ASSIGNMENT:
Write the data out again exactly, with every picture removed.

MATERIAL PROVIDED:
┌──
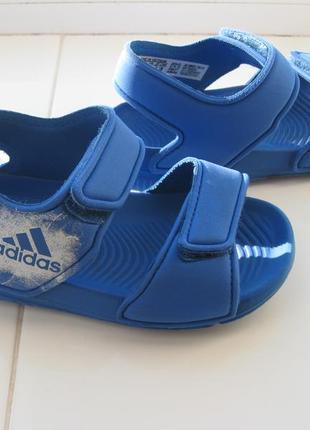 Босоножки,сандалии adidas,р.22-23 стелька 14,5см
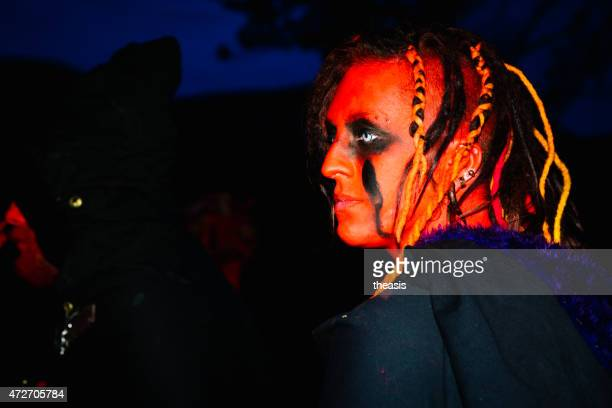 red performers no beltane festival de fogo, edimburgo - theasis imagens e fotografias de stock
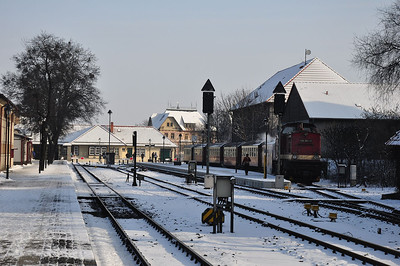Wernigerode Bhf with 199 861 positioning and pre-heating the stock for the next departure (25.01.2014)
└──
RESPONSE AREA:
 Босоножки,сандалии adidas,р.22-23 стелька 14,5см
 red performers no beltane festival de fogo, edimburgo - theasis imagens e fotografias de stock
Wernigerode Bhf with 199 861 positioning and pre-heating the stock for the next departure (25.01.2014)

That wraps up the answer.